Stated exercise:
Could you change "detector" to "scanner" throughout all the entries below, keep every other word the same, and leave the pictures out of your answer?

--- start of The input ---

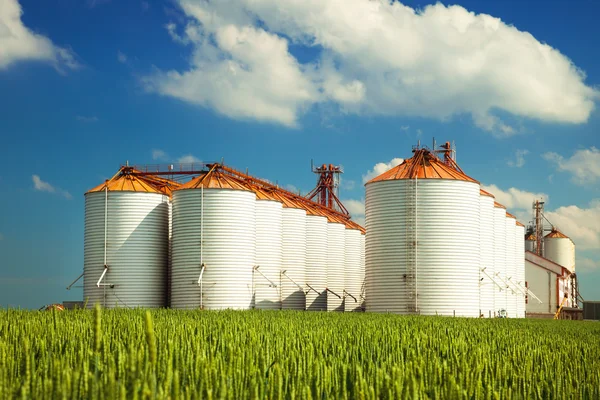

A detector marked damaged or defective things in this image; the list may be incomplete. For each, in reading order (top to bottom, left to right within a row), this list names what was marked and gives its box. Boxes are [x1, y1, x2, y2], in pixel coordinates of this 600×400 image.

rust stain on roof [366, 148, 478, 183]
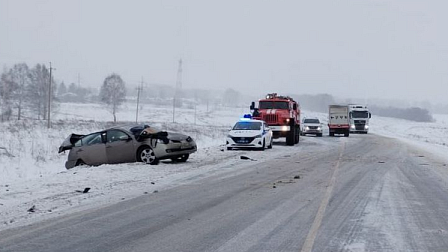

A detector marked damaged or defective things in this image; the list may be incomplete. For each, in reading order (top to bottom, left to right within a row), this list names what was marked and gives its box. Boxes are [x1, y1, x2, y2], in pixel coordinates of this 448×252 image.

damaged silver car [57, 124, 196, 168]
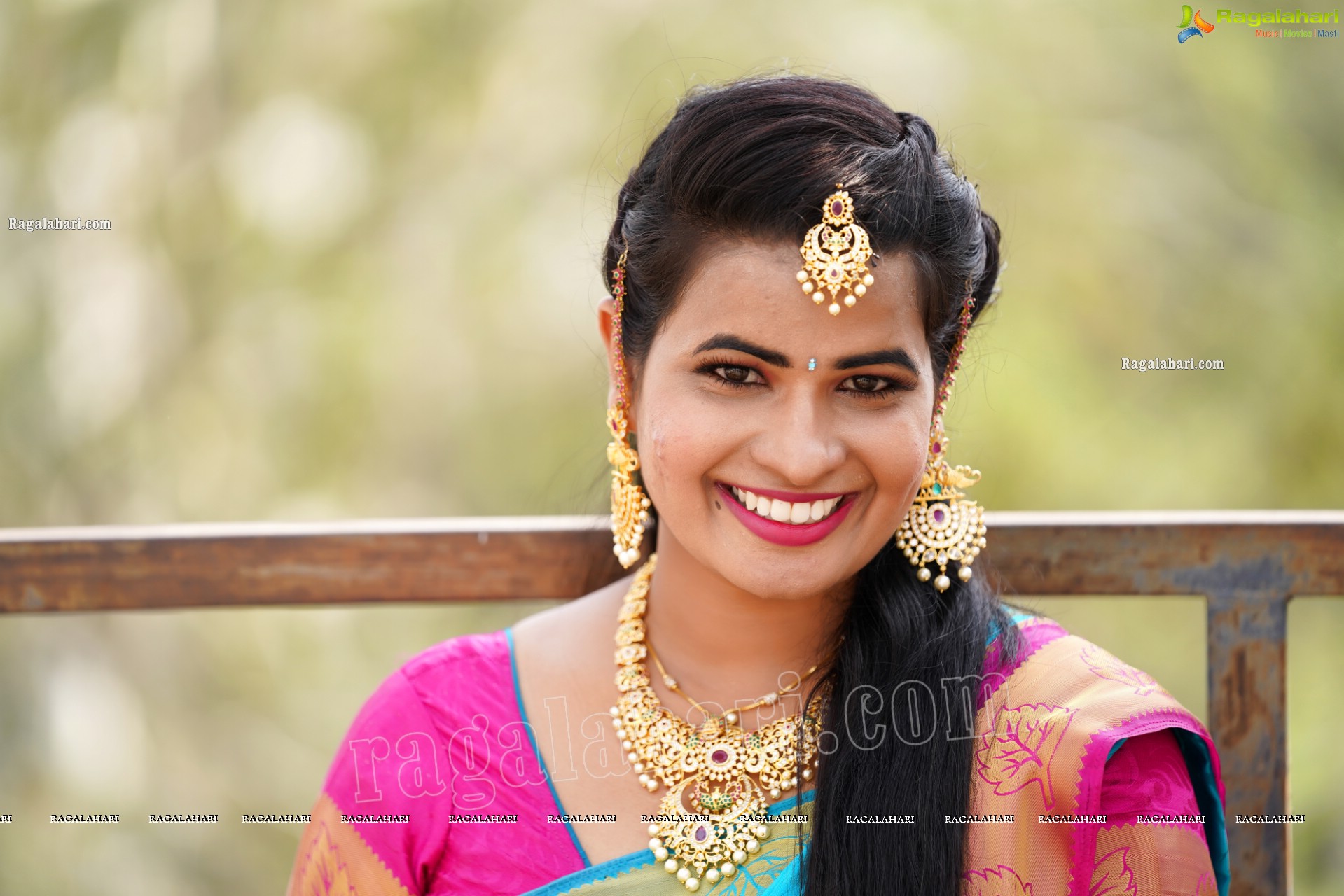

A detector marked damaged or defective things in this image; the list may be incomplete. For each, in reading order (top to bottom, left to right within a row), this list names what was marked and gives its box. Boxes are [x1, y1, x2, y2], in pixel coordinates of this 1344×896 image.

--- end of The input ---

Complete answer:
A scanner marked damaged or defective things in this image; the list may be incomplete. For each, in reading order (top to bottom, left to right within a row), this list names what was marked and gives its box. Boxes are [x1, y1, x2, y2], in pixel coordinates of this 600×400 image.

rust stain on roof [366, 148, 478, 183]

A scanner marked damaged or defective things in this image; the list may be incomplete. For each, in reading order (top to bottom, left to right within a row), this list names what was marked and gives its box. Boxes are [x1, y1, x2, y2], in pixel coordinates of this 448×252 image.

damaged silver car [57, 124, 196, 168]

A scanner marked damaged or defective things in this image; the list may be incomplete. For each, in reading order (top to bottom, left to right within a row), this list names what was marked and gives its box. Boxes are [x1, y1, x2, y2], in pixel coordinates of this 1344×896 image.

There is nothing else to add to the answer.